I recently attended an atheist/nonreligious parenting seminar in which the speaker (Dale McGowan) raised the topic of how to depict death to nonreligious children. His approach was to describe it as returning to nonexistence, as before one’s birth; a few seminar participants agreed with this construct.
I found this depiction far too materialist. In the atheistic fervor to deny the existence of a soul that transmigrates after death, the approach reduces an individual or the Self more or less to a physical person.
For me, the Self is mostly a combination of experiences and interactions with an outside world, including other people, with the acknowledgment that my physical body is the venue through which those reactions take place. A similar type or tone of experience or interaction with an outer world would presumably continue for other individuals after I die.

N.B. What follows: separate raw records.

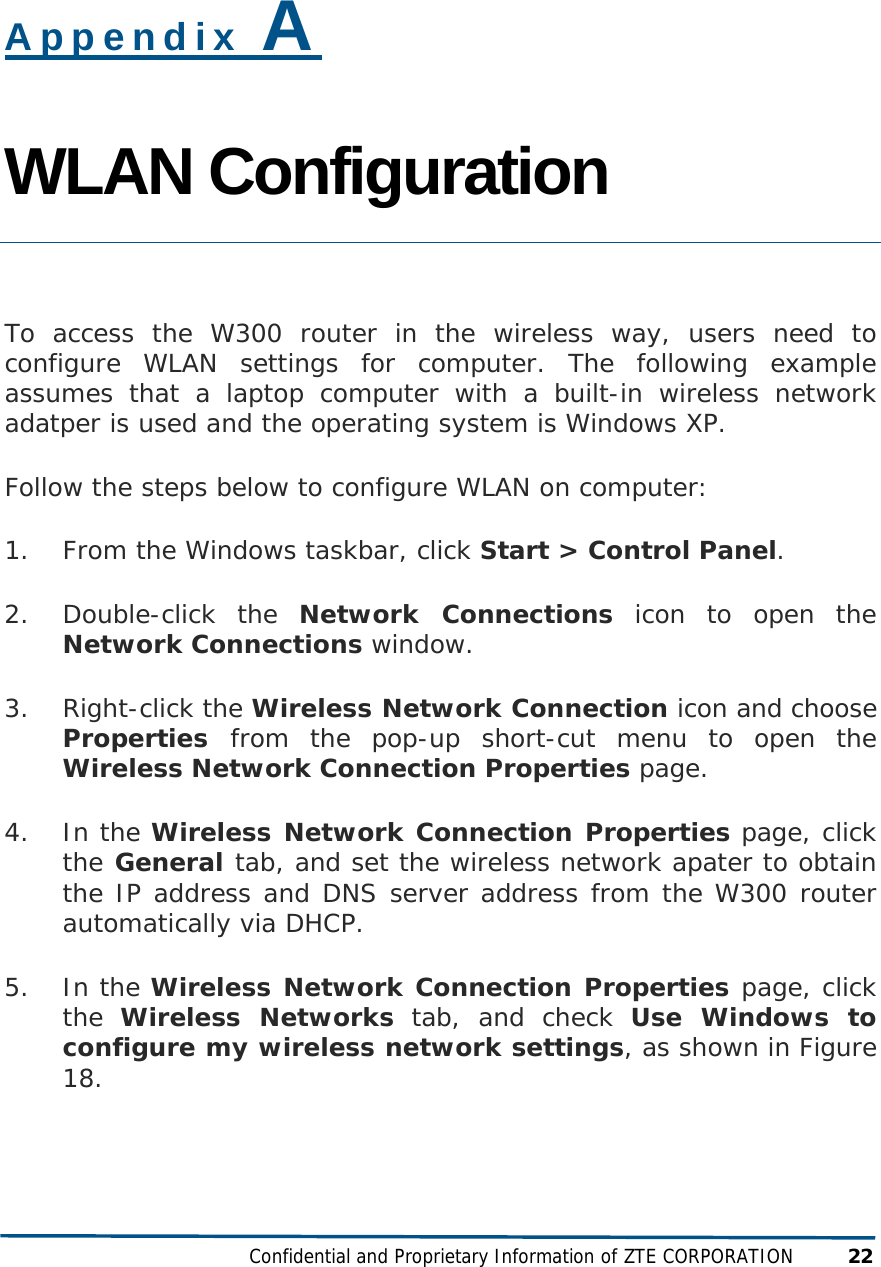  Confidential and Proprietary Information of ZTE CORPORATION 22 Appendix A WLAN Configuration  To access the W300 router in the wireless way, users need to configure WLAN settings for computer. The following example assumes that a laptop computer with a built-in wireless network adatper is used and the operating system is Windows XP.  Follow the steps below to configure WLAN on computer: 1. From the Windows taskbar, click Start &gt; Control Panel. 2. Double-click the Network Connections icon to open the Network Connections window.  3. Right-click the Wireless Network Connection icon and choose Properties  from the pop-up short-cut menu to open the Wireless Network Connection Properties page. 4. In the Wireless Network Connection Properties page, click the General tab, and set the wireless network apater to obtain the IP address and DNS server address from the W300 router automatically via DHCP.  5. In the Wireless Network Connection Properties page, click the  Wireless Networks tab, and check Use Windows to configure my wireless network settings, as shown in Figure 18.  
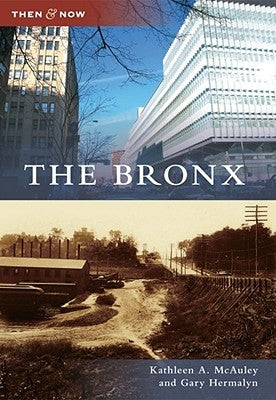 The Bronx by McAuley, Kathleen A.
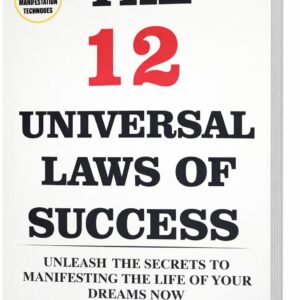 The 12 Universal Laws of Success by Herbert Harris – Practical Guide to Wealth, Personal Growth & Achievement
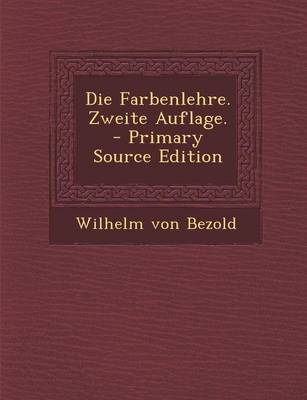 Book cover for Die Farbenlehre. Zweite Auflage.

While those individuals may be very different from me because the world/environment that they inhabit is quite different from the one I lived through and left, I myself in the same physical body have become a very different person than I was in the past, partly because the world has changed and partly due to new experiences of existing realities.
Returning to the commentary at the parenting seminar, one participant objected to the depiction of death as returning to non-existence, by pointing out that those individuals who have children continue their physiological existence through their offspring, who would not have existed “but-for” the existence of their parents.
Certainly our ability to reproduce does appear to be Nature’s answer to our physical mortality, but I found this construct far too materialist and simplistic also. Again the Self is reduced to a physical person, just adding acknowledgement of our physiological reproductive functions.
The idea raises more questions than it answers. Do we continue our own existence through a child because that person is our physical offspring, or do we continue our own existence through a child because we have raised that person consistent with our own values? If the latter, why aren’t we continuing our own existence every time we impart our values, e.g., as teachers, peers, and so forth?